══ Data shown ══
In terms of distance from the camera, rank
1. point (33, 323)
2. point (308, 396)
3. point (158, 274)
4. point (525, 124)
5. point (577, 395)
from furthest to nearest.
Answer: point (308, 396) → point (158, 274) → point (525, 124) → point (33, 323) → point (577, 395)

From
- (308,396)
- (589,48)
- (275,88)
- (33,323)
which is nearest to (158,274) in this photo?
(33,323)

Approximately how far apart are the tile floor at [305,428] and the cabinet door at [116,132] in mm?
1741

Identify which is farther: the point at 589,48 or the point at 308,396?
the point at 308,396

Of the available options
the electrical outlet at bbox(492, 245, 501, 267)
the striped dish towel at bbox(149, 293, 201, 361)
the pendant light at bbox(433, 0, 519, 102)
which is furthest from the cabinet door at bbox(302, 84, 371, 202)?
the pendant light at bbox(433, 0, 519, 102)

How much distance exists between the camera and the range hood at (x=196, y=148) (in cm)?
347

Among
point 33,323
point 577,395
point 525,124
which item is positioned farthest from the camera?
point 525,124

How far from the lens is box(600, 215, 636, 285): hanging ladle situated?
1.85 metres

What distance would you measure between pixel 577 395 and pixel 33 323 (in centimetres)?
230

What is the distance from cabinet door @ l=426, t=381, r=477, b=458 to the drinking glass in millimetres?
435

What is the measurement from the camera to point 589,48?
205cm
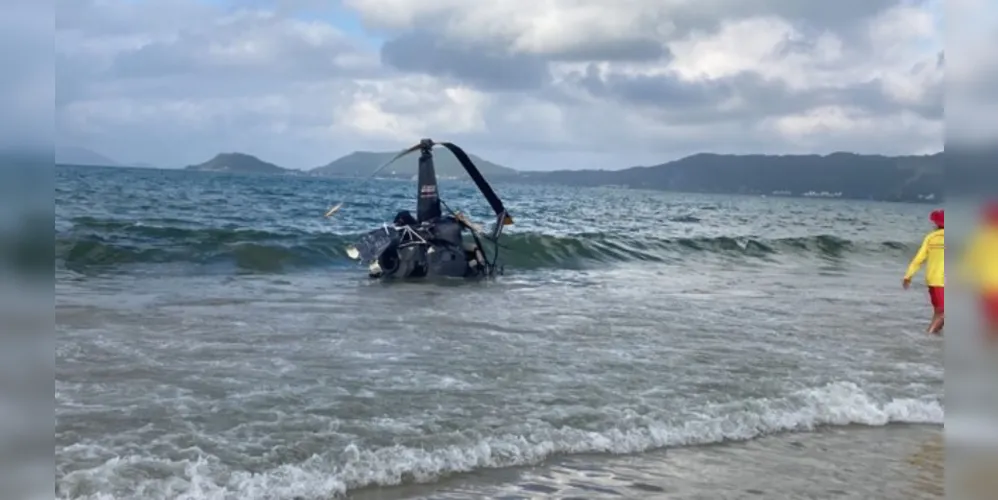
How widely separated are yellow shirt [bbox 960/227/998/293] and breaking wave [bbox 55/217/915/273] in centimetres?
1918

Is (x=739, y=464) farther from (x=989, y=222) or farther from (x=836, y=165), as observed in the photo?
(x=836, y=165)

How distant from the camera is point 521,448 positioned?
7094mm

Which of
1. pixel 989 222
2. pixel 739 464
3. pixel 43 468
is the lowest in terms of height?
pixel 739 464

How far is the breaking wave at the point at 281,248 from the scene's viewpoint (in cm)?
2142

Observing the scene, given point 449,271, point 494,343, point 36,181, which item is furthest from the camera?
point 449,271

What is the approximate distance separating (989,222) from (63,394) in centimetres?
823

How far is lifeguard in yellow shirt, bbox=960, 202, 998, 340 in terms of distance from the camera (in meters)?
1.40

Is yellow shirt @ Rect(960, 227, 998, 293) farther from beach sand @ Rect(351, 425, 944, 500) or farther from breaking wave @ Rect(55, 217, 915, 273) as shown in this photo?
breaking wave @ Rect(55, 217, 915, 273)

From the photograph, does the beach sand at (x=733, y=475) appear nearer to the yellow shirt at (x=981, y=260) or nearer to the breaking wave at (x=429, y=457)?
the breaking wave at (x=429, y=457)

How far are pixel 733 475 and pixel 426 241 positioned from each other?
12706 mm

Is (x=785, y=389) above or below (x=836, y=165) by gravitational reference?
below

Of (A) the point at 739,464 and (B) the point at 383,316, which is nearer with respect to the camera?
(A) the point at 739,464

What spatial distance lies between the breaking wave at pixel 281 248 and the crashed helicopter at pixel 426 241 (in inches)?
118

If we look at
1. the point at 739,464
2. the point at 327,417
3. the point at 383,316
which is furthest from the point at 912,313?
the point at 327,417
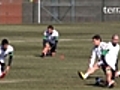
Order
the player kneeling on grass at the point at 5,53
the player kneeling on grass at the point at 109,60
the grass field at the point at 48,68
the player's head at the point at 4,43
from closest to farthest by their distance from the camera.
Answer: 1. the player kneeling on grass at the point at 109,60
2. the grass field at the point at 48,68
3. the player's head at the point at 4,43
4. the player kneeling on grass at the point at 5,53

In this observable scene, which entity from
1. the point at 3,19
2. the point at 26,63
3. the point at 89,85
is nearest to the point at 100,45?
the point at 89,85

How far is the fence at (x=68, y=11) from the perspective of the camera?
65875mm

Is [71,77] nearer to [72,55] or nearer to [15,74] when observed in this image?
[15,74]

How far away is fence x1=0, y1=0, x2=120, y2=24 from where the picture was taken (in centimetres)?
6588

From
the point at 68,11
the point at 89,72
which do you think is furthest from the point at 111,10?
the point at 89,72

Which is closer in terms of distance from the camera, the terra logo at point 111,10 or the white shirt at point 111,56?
the white shirt at point 111,56

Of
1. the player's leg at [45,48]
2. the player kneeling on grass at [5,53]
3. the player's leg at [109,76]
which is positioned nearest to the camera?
the player's leg at [109,76]

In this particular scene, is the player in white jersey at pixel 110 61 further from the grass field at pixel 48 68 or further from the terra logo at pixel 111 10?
the terra logo at pixel 111 10

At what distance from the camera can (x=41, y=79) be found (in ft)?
67.5

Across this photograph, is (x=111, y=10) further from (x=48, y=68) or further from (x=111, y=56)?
(x=111, y=56)

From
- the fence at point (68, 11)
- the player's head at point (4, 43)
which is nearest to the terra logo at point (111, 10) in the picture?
the fence at point (68, 11)

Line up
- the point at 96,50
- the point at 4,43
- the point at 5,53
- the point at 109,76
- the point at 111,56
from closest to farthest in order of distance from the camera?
the point at 109,76 → the point at 111,56 → the point at 4,43 → the point at 96,50 → the point at 5,53

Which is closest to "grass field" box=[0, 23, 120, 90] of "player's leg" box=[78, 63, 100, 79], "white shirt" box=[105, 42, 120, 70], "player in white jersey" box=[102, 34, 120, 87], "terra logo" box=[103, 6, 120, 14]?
"player's leg" box=[78, 63, 100, 79]

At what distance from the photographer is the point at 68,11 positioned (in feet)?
218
═══
◆ Stated goal:
Starting at the record that contains "At what distance from the photographer" and ending with the last of the records, express those records as a two-column CSV with columns record and answer, one row per record, each field quoted and any line breaks replaced by spaces.

◆ Answer for this exercise:
record,answer
"At what distance from the photographer is the point at 68,11 positioned (in feet)?","218"